We arrived at the Grafton Harbor Marina on 9/21. We decided to stay here for a month in order to drive (Enterprise picks you up but they didn’t, too far) to Connecticut for a high school reunion, to visit with family there, then down to Maryland to visit folks there, then back to Grafton, IL. It’s a two-day drive, both ways. Our route on the return drive took us through western Maryland on the very scenic and lightly traveled I-68 rather than the Pennsylvania Turnpike and I-70. After I-68 we dropped southwest down through West Virginia on I-55, then took U.S. Route 50 and then Ohio Route 32 to Cincinnati. Both were four-lane highways, lightly traveled, and with a 65 MPH speed limit. It was a low-stress drive, much better than using I-70 all the way to Cincinnati.
We choose Cincinnati, a good roughly half-way stopping point, in order to have dinner to eat at the Hofbrauhaus biergarten across the river. Yes, this is the same as the biergarten in Munich where the famous Oktoberfest is held. See the pictures. Great fun. Great beer, the best, not the overly-hopped, mouth-puckering craft beers that American brewers insist on brewing ad nauseum. The Germans know how to balance their beer recipes to produce fine-tasting beers.
We got back to Grafton on 10/15 and found it in full flood. The Mississippi had risen about 25 feet since we had departed for Connecticut. There was little ill effect on the marina. The entire place floats – the office, restaurant, pool, tiki bar and all of the covered docks. See the pictures of the flooding. The only ill effect was on our dock, the further dock out where the water supply needed to be shut off. Since we carry over 300 gallons of water, this was not a problem for us although we were almost out by the time we left for Hoppie’s Marina 58 miles down the Mississippi on 10/19. We spent the three in-between days cleaning the boat and installing a new fresh-water pump was installed. Now we have plenty of water pressure and no surging in pump pressure which makes for very nice showers on board.
Eighteen miles downriver we stopped at the Alton Marina for fuel, water, and a pump-out of our black water holding tank. The Mel Price lock can be seen about a mile away from the Alton fuel dock. We could see two pleasure craft waiting for an opportunity to lock down the river. Wait times at locks can sometimes be many hours. Well, after having endured a nine-hour wait and a five-hour wait at other locks, we finally got lucky with the lock opening just as we arrived. Three boats entered and floated free in the lock as the drop was only twelve inches.

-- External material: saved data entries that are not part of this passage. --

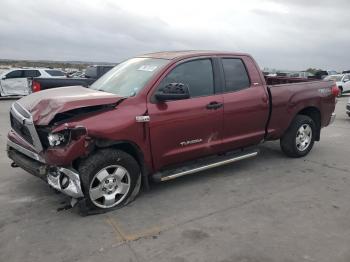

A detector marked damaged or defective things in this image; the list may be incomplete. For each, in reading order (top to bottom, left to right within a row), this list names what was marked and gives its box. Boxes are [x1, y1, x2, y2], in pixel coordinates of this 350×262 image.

crumpled hood [17, 86, 122, 125]
detached bumper piece [7, 145, 84, 199]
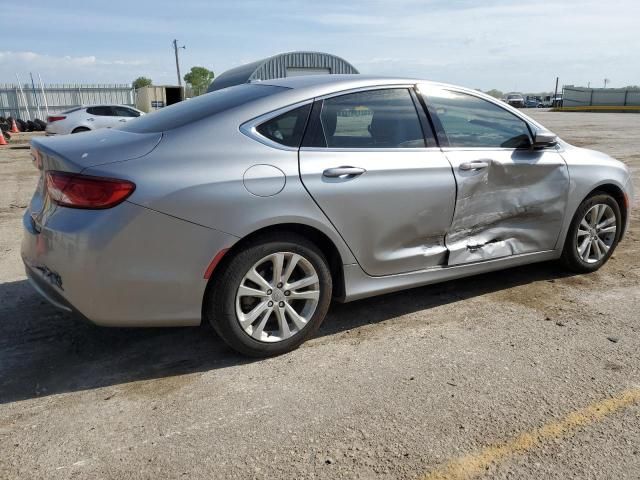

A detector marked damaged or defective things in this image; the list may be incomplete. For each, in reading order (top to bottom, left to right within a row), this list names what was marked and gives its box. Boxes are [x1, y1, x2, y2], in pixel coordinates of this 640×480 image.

dented rear door [420, 86, 568, 266]
crumpled body panel [444, 149, 568, 264]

Sixteen miles downriver is the Chain of Rocks Lock (Lock 27). It was mentioned earlier that the Mississippi is at flood stage. With that comes a very swift-running river. We got a 5 MPH speed boost which is huge for a boat that normally travels at 9 MPH. Lock 27 turned out to be quite an experience. Again, we got lucky and were allowed into the small chamber lock with no wait. The excitement started as we approached the entrance which has a long wall on the right and no wall on the left until just before the lock gates. The current did not dissipate until we reached the chamber itself with the approach being about one-quarter mile, one-quarter miles of 5 MPH current. The current creates an eddy (whirlpool) at the entrance. That eddy drew us in, turning the boat to a 45-degree angle with the stern perilously close to the lock wall on the right threatening to smash the dinghy hanging on the stern. We were swept along with draw of the eddy keeping us from crashing into the lock wall.

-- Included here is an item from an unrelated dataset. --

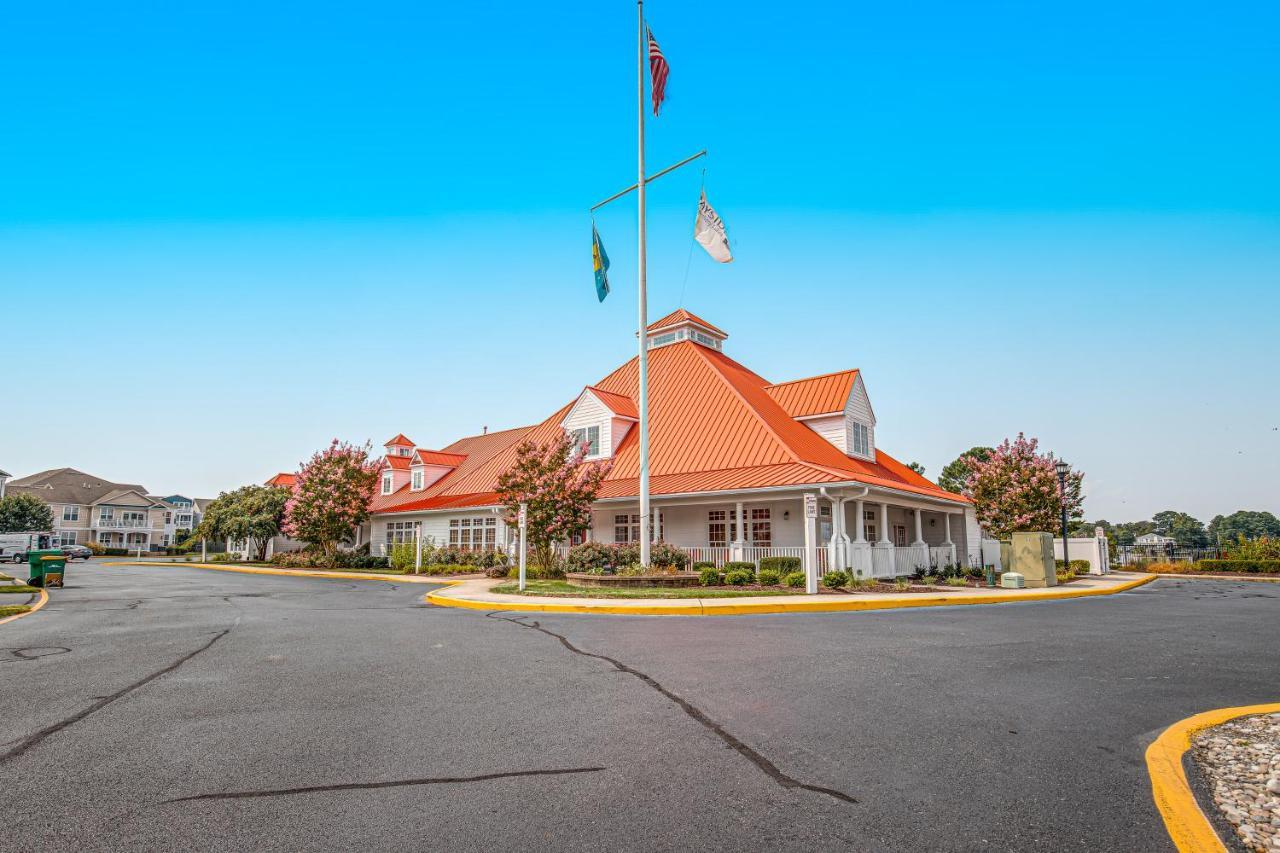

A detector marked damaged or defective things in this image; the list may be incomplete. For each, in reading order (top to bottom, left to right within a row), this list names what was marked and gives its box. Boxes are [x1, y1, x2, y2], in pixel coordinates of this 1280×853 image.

crack in asphalt [0, 622, 235, 758]
crack in asphalt [483, 607, 855, 799]
crack in asphalt [163, 758, 604, 799]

This all happened very quickly, then more fun, in the eddy. That eddy turned us 90-degrees perpendicular to the right lock wall and heading toward it for what seemed to be a certain collision. I reversed engines, applied power, and was able to stop our forward motion. Then it was starboard reverse and port forward to get the boat pointed into lock. Next problem – directly in front of us was a collection of logs locked into the whirlpool eddy, logs just waiting to bend our propellers. However, we gently pushed through the mess and got into the lock. An earlier boat got so turned around that he actually backed into the lock. The lock master told us about it, said he had never seen anything like it before.
Then it was 23 more miles past St. Louis to Hoppie’s Marina, where we met the backwards boater, constantly dodging floating logs and trees and passing so may barges above and below St. Louis. The pictures of the river debris are what is floating by Hoppie’s continuously. Now Hoppie’s is famous among pleasure boaters on the Mississippi. It is the last fuel stop for the next 250 miles and is a convenient stopping point there being very few places along the way to stop overnight. It’s not really a marina. It’s just several barges anchored against the right-descending bank (Kimmswick, MO), just a place to stop. Right now, anchoring on the river itself is impossible. We are staying two nights because we are tired even though it was only 58 miles traveled. Constantly on close watch, no chance to relax for a moment, and dodging all of those logs and trees was hard work. So, we prepared a meatloaf dinner it will be home-made pizza for the second night’s dinner.